* **WORK TO COMPLETE**
Count the lines below that contain the string "lattice", treating uppercase and lowercase as different. Give only the number.

(Collection entries)
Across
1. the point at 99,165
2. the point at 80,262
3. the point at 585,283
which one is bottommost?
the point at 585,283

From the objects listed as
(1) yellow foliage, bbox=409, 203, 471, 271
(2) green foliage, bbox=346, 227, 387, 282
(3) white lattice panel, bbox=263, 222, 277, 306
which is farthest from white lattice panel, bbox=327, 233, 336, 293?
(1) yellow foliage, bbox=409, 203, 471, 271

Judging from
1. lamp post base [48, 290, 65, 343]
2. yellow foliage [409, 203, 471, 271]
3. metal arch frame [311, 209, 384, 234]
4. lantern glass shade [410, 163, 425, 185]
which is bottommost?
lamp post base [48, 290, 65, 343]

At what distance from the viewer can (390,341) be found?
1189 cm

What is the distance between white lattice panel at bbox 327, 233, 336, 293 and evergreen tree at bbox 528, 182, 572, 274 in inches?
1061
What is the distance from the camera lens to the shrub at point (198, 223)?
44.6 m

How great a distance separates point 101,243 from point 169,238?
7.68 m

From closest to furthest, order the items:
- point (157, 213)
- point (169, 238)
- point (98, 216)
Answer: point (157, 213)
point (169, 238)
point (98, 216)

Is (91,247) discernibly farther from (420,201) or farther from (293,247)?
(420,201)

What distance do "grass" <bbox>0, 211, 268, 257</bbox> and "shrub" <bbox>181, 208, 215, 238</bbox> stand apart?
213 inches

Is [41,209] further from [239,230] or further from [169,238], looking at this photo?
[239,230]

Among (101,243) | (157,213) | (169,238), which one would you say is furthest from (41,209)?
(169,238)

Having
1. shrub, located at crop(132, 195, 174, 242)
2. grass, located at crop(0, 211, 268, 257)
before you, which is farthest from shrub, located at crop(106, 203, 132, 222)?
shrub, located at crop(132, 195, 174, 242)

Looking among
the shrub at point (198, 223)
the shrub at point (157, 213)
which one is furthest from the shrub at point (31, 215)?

* **THE RESPONSE**
3